● **Set problem**
In the text on metadata crosswalks below, name every degree of equivalency it gives as a problem of crosswalking.

● **Supplied passage**
[Begin]

Mapping of the elements, semantics, and syntax from one metadata scheme to another. Usually done through a chart or table that represents the semantic mapping of data elements in one data standard (source) to those in another standard (target) based on the similarity of function or meaning of the elements. They enable heterogeneous collections to be searched simultaneously with a single query as if they were a single database (semantic interoperability). Mapping from an element in one scheme to an analogous element in another scheme will require that the meaning and structure of the data is shareable between the two schemes, in order to ensure usability of the converted metadata. Ad-hoc formats that can very easily mapped to from most existing formats (but often lossy conversion) - Examples:
- Almost all schemas have created crosswalks to popular schemas such as DC, MARC, LOM, etc.
- VRA Core 3.0, which lists mapped elements in target schemas VRA 2.0 (an earlier version), CDWA, and DC.
One of the problems of crosswalking is the different degrees of equivalency: one-to-one, one-to-many, many-to-one, and one-to-none. This means that when mapping individual elements, often there are no exact equivalents. Meanwhile, many elements are found to overlap in meaning and scope. For this reason, data conversion based on crosswalks could create quality problems.
- MARC, Z39.50, SRLI/SRW, BibJSON?
- Conversion between ad-hoc formats requires to define extensibility mechanism and methods for vocabulary alignment (e.g. explain that your "title" is the same as dc:title or some other schema's title)
Using a switching schema (new or existing) to channel crosswalking among multiple schemas. Instead of mapping between every pair in the group, each of the individual metadata schemas is mapped to the switching schema only. Examples:
- Getty's crosswalk in which seven schemas all crosswalk to CDWA
A framework can be considered as a skeleton upon which various objects are integrated for a given solution. Two approaches are possible for building a metadata framework: 1) establishing a framework before the development of individual schemas and applications, and 2) building a framework based on existing schemas Examples:
- Open Archival Information System (OAIS) reference model issued as a recommendation by the ISO Consultative Committee for Space Data Systems (CCSDS). It establishes a common framework of terms and concepts that comprise an Open Archival Information System, providing a basis for further standardization within an archival context.
- Metadata framework currently used in the DLESE (Digital Library for Earth System Education) Discovery System. After a few years' exploration of establishing a framework for DLESE metadata based on IMS (Instructional Management Systems) Learning Resource Meta-data Specification, the Alexandria Digital Earth Prototype (ADEPT ) project, DLESE, and NASA's Joined Digital Library (JDL) decided in June 2001 to create an ADN metadata framework that all three organizations can use. The purpose of the ADN framework, as stated on its web page, is to "describe resources typically used in learning environments (e.g., classroom activities, lesson plans, modules, visualizations, some datasets) for discovery by the Earth system education community.
The purpose of a metadata registry is fairly straightforward: to collect data regarding metadata schemas. Metadata registries are expected to "provide the means to identify and refer to established schemas and application profiles, potentially including the means for machine mapping among different schemas.
- Cross-domain and cross-schema registry. For example, UKOLN (UK Office for Library Networking)'s SCHEMAS Registry, now used in the new CORES project, contains several metadata element sets and related documents. Through a web interface, one can search or browse according to agencies, element sets, elements, encoding schemes, application profiles, and element usages that are included in this registry. Currently the registry consists of 12 element sets from 10 institutions [CORES].

[End]

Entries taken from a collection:
[Begin]

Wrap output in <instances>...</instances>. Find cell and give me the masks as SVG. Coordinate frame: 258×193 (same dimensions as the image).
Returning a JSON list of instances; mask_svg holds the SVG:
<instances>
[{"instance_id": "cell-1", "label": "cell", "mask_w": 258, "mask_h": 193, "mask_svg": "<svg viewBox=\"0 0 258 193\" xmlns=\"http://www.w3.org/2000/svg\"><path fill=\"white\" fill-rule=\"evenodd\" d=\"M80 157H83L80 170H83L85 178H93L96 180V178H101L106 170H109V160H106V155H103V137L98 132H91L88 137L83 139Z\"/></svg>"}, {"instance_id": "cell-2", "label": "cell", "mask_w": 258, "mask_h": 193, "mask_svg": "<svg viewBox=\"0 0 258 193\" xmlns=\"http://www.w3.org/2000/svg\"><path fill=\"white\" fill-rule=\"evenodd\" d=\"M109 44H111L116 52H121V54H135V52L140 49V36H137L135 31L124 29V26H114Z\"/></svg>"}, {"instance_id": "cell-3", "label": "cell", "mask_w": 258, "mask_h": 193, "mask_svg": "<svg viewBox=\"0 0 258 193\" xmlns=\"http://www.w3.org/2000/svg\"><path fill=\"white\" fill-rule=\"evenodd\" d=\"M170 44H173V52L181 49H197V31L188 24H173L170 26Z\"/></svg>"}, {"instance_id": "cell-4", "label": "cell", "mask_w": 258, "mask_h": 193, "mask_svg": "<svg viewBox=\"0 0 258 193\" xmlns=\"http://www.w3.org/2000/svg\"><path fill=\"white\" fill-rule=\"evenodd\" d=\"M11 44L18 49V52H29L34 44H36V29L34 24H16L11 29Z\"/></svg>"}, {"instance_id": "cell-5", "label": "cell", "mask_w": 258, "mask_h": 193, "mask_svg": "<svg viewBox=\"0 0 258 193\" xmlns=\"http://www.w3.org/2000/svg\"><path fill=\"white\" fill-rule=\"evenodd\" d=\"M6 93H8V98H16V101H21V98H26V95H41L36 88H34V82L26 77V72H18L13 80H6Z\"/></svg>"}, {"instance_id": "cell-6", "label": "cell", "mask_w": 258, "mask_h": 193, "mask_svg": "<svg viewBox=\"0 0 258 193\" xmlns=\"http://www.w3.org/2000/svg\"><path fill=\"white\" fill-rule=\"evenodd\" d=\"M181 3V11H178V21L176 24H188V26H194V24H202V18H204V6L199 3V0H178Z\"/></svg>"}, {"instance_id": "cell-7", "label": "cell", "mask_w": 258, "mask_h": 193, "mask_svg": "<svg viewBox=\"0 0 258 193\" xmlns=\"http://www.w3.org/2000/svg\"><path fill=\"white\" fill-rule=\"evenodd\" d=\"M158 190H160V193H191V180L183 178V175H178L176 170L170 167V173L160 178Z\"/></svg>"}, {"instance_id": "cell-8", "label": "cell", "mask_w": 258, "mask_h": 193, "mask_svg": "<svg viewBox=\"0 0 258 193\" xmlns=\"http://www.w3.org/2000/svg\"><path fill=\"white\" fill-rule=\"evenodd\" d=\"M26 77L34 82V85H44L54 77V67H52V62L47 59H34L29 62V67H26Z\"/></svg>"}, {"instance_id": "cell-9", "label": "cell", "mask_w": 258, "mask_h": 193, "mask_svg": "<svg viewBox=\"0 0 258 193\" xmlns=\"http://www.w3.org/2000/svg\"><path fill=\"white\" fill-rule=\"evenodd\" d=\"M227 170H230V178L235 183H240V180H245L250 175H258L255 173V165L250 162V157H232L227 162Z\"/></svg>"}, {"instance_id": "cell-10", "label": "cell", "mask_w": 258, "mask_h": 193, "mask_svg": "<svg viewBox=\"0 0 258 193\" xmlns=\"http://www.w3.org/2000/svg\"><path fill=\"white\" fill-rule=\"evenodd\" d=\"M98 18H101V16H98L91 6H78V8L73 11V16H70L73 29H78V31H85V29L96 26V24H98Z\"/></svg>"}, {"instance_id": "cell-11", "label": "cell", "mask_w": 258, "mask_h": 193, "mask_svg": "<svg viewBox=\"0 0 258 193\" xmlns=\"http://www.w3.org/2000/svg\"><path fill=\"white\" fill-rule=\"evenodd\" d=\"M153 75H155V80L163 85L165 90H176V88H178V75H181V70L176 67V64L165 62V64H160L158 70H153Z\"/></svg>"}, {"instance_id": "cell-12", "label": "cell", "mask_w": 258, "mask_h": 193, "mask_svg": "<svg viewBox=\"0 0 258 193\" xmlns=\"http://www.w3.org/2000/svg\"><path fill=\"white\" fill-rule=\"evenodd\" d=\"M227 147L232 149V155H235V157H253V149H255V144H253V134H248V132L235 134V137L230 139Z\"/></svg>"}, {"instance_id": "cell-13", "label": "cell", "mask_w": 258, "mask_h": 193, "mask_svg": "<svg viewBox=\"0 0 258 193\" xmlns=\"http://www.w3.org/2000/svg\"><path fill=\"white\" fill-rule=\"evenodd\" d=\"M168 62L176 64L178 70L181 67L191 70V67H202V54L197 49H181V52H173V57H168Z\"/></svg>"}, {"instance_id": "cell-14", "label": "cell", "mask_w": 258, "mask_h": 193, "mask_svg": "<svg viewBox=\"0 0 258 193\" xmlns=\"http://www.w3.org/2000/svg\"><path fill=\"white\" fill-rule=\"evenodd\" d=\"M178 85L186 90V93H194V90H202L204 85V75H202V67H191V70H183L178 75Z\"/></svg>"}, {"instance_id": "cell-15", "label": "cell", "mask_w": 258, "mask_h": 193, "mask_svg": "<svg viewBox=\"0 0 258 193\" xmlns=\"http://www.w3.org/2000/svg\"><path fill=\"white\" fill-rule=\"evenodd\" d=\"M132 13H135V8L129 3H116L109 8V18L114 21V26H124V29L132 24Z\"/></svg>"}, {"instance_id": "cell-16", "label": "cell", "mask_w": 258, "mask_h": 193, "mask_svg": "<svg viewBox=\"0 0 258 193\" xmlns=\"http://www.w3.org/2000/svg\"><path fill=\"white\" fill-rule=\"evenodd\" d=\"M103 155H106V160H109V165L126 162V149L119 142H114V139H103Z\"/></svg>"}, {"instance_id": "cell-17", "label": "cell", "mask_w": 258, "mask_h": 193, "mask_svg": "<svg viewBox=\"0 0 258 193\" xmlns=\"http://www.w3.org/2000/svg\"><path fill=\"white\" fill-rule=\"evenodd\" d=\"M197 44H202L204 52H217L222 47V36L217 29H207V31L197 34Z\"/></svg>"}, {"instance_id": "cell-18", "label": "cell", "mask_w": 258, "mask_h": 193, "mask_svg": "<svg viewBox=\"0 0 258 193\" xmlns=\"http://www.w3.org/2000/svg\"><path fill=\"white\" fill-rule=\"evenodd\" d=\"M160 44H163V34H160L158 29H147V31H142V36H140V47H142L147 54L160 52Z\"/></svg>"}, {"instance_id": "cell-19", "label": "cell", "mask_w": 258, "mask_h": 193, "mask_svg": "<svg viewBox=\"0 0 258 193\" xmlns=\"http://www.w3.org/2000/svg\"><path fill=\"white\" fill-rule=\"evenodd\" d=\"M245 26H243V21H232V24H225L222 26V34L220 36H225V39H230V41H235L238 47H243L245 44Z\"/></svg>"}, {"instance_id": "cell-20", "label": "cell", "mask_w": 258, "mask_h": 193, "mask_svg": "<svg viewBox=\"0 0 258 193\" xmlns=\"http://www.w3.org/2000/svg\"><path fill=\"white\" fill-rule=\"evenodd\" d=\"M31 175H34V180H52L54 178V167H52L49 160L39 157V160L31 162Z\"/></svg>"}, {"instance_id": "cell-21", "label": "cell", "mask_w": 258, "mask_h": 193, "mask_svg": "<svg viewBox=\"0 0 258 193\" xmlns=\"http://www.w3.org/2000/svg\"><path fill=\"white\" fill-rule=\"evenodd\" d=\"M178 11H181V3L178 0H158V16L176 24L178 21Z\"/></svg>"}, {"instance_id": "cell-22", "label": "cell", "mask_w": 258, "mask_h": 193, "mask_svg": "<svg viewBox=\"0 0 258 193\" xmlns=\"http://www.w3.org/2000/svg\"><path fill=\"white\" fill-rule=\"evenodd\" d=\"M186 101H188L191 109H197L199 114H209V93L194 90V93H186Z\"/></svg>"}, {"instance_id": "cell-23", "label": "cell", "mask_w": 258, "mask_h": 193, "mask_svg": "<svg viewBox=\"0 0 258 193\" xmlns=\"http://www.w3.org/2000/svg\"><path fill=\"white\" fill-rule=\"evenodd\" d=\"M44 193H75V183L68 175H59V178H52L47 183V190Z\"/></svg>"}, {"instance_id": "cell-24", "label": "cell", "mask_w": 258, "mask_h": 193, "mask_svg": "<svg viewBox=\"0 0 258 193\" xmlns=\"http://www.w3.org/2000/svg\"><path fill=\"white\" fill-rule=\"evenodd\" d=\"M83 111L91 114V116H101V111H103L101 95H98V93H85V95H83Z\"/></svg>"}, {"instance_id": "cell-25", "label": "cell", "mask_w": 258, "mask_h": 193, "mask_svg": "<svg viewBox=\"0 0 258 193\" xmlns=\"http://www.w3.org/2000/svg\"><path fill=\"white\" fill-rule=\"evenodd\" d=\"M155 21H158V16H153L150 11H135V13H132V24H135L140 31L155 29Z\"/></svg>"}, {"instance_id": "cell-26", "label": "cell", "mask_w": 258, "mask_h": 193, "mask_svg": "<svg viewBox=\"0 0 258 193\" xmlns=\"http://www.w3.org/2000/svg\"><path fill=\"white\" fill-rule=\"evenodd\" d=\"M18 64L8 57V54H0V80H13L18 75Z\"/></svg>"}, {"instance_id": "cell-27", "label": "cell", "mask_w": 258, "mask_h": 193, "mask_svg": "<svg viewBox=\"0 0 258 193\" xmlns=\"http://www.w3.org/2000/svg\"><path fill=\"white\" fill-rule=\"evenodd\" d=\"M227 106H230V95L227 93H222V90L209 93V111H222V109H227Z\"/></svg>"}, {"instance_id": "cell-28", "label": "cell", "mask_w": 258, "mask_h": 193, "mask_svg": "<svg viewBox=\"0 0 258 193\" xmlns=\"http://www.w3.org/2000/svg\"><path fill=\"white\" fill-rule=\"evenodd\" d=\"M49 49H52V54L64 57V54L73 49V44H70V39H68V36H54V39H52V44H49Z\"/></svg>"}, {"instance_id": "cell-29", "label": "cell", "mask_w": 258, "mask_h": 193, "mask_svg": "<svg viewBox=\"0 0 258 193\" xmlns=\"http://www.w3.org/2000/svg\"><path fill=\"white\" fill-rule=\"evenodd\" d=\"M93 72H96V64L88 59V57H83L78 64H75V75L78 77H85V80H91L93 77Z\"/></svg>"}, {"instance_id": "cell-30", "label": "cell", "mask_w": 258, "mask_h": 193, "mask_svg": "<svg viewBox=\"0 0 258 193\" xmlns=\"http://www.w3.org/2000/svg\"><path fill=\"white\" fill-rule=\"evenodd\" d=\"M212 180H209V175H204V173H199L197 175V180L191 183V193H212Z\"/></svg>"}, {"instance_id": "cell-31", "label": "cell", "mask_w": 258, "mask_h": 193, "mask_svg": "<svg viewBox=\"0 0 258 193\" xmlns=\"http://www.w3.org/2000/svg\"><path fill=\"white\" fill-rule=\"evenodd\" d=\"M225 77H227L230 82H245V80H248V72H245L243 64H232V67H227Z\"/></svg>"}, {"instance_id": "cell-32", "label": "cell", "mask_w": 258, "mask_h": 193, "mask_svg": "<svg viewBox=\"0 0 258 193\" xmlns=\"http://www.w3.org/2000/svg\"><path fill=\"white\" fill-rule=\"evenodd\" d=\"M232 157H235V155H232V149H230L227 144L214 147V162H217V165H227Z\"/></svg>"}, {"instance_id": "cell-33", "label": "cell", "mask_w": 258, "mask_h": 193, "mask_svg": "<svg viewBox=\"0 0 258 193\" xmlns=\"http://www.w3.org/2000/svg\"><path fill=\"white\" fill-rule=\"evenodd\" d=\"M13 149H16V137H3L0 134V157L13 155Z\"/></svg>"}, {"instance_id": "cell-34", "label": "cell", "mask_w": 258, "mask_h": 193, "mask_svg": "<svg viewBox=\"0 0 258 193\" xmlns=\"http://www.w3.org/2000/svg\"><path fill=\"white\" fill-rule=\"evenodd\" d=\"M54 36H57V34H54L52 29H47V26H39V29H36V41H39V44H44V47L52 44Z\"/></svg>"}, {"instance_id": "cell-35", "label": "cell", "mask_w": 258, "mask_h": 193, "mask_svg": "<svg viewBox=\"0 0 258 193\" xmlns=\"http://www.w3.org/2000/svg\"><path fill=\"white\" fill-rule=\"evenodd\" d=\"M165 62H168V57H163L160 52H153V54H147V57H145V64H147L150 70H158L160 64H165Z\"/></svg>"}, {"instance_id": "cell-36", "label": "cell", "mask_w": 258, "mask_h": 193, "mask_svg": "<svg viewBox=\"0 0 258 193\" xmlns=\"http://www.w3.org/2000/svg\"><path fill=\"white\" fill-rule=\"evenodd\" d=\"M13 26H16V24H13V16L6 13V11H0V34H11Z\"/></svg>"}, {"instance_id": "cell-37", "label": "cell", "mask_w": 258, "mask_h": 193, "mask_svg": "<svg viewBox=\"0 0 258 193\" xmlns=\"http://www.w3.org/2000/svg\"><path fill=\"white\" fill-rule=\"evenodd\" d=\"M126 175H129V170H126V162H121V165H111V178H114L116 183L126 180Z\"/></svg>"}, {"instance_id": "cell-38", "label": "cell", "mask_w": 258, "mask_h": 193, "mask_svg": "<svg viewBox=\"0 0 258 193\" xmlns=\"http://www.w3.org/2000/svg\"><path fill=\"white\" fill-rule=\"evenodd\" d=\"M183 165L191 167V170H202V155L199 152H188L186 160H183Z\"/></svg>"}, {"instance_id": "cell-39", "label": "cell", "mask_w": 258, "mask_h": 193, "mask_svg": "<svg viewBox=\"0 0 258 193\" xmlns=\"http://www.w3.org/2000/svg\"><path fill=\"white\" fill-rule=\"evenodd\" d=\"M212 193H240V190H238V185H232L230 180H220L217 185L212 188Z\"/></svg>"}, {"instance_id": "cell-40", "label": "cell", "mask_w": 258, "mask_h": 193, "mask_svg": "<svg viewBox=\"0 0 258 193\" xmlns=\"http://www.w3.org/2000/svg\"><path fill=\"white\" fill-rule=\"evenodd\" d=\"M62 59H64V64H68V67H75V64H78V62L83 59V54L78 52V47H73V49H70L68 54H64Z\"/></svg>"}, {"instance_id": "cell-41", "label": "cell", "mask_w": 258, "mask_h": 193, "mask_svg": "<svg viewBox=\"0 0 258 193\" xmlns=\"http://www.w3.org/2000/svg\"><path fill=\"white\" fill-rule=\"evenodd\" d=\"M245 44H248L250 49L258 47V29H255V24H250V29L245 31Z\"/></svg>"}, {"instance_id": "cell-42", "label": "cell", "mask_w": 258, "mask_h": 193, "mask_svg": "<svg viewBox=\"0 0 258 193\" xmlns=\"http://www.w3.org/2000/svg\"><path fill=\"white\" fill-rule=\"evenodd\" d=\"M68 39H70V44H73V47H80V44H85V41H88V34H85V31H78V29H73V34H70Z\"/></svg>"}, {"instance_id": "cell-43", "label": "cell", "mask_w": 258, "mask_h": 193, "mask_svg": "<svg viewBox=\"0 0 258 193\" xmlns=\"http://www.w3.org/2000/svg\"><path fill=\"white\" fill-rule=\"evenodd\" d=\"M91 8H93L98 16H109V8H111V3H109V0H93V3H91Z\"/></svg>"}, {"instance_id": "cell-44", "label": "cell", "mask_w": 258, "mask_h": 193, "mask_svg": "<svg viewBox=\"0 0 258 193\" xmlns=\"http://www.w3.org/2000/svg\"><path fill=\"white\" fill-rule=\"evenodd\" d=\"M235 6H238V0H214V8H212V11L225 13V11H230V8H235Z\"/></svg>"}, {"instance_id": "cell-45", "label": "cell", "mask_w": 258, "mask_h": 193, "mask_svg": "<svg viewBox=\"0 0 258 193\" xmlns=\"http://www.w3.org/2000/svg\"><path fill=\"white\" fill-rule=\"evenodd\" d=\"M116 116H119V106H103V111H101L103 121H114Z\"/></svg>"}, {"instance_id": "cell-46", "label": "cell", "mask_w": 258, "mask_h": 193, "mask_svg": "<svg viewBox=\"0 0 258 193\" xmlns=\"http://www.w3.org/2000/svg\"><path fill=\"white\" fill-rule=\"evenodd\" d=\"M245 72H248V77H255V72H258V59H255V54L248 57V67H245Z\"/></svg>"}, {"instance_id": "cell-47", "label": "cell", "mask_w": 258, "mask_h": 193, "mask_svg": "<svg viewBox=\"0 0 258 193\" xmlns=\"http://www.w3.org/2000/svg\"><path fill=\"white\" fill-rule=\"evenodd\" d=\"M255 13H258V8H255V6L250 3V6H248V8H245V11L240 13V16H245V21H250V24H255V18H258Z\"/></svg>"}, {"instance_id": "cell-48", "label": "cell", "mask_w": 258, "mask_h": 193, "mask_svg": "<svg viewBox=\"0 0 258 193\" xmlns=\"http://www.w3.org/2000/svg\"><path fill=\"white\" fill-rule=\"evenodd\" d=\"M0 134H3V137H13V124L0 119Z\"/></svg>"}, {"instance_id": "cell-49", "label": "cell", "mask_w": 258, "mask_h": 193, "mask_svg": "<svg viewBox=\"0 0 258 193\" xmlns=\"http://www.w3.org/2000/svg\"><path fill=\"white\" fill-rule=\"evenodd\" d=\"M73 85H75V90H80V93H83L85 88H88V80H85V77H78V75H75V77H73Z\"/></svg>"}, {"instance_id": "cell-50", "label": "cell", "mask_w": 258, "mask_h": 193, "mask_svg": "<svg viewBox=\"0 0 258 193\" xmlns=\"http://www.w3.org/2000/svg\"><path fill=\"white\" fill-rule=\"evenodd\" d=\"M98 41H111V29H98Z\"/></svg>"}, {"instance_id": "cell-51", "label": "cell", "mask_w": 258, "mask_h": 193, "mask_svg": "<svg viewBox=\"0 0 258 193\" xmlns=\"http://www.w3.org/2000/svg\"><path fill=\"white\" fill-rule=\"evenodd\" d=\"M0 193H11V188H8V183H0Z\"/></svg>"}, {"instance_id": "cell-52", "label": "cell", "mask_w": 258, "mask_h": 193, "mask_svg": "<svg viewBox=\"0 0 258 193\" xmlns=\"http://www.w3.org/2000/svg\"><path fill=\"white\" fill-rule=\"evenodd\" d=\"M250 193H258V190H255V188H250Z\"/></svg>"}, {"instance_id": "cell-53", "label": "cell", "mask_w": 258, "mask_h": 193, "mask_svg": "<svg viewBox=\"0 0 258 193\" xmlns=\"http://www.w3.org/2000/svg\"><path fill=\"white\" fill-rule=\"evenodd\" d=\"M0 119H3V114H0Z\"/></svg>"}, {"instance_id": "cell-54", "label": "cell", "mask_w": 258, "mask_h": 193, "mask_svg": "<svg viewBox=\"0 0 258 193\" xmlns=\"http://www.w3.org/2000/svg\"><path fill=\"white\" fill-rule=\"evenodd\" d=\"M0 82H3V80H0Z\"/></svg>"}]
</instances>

[End]

● **Exercise solution**
One-to-one, one-to-many, many-to-one, and one-to-none.